Yes, the procedures have to be performed in complete obstructions when the baby is not able to cough, cry or talk, but is still conscious. If he becomes unconscious, proceed with the cardiopulmonary reanimation. There is no evidence to do otherwise.

The real problem is panic in the bystander, whether a first responder or rescuer. Why?

To better resolve the argument, we asked many anaesthesists, so we could provide a more complete and more truthful picture of the situation. As of today, it’s true that sensibilization towards life-saving manoeuvres has made avoiding multiple tragedies possible, but in some cases – when the techniques are badly taught or a way to prevent panic is not explained – excesses have occurred that led to real clinical problematics. In fact, the data provided by the Ministry add to the deaths caused by airway obstruction, also the ones caused by asphyxiation, meconium ingestion or digestive juices inhaling. This has exaggerated the issue’s proportion creating – apart from the right and due attention – panic too, most of the times due to faulty information. The only data available on actual foreign body obstructions – in Italy – are the one provided by ISTAT, and they are reported in the tables below.

Who is right, then?

Following ILCOR’s guidelines, there’s no way to tell who is right and who is wrong in the distinction between liquid/solid, because the guidelines distinguish between obstruction and non-obstruction. Any doctor (and we consulted 5 of them before writing this article) will tell you that before proceeding with any obstruction removal procedure, it is necessary to well evaluate the situation, because the percentage of liquid or regurgitation caused obstructions that resolve themselves thanks to the automatic reflexes that our bodies set in motion is very high. It is different, on the other hand, for foreign body obstructions (watch batteries, olives, etc.). Anyway, the guidelines, on page 117, state that causes of airway obstruction are:

“Airway obstruction could be partial or complete. It can occur at any level, from nose to mouth, to trachea. In an unconscious patient, the more frequent sites of airway obstruction are the soft palate and the epiglottis. The obstruction can also be caused by vomit or blood (gastric regurgitation or trauma) or by foreign bodies. A larynx obstruction could be secondary to burn oedema, inflammation or anaphylaxis. Stimulation of upper airways could cause a laryngeal spasm. Airways obstruction inferior to the larynx is less common, but could arise in case of excessive bronchial secretion, mucosal oedema, bronchospasm, pulmonary oedema or suction of gastric contents.”

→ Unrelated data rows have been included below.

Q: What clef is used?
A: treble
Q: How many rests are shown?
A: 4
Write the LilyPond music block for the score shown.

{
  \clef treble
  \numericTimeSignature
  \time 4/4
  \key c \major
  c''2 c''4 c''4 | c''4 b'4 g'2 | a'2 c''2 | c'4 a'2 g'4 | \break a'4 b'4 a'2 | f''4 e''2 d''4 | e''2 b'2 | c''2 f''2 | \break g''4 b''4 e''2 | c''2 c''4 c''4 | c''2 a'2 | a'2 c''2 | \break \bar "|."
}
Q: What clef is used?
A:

So, should I try any airway obstruction manoeuvre or not?

Yes, airway obstruction manoeuvres have to be done when you are sure that the baby is not breathing and not coughing in an effective way to get rid of the obstruction by himself, giving clear signs of suffocation. And they have to be done without giving in to panic, which is the true real enemy of every first responder. When you are dealing with a baby with partial or complete obstruction, the most is important thing is to keep calm, wait for the clear signs of obstruction that enable the starting of the official unblocking procedures, and in the meantime encourage the victim to cough. Panic and intervention anxiety are the culprits of not needed obstruction removal manoeuvres. And they can make us give unnecessary hard blows on the back, that could interfere with cough or cause traumas to the baby, causing another very, very dangerous condition; the so-called shaken baby syndrome. Always be careful and do not be confused: follow the guidelines and never lose your temper.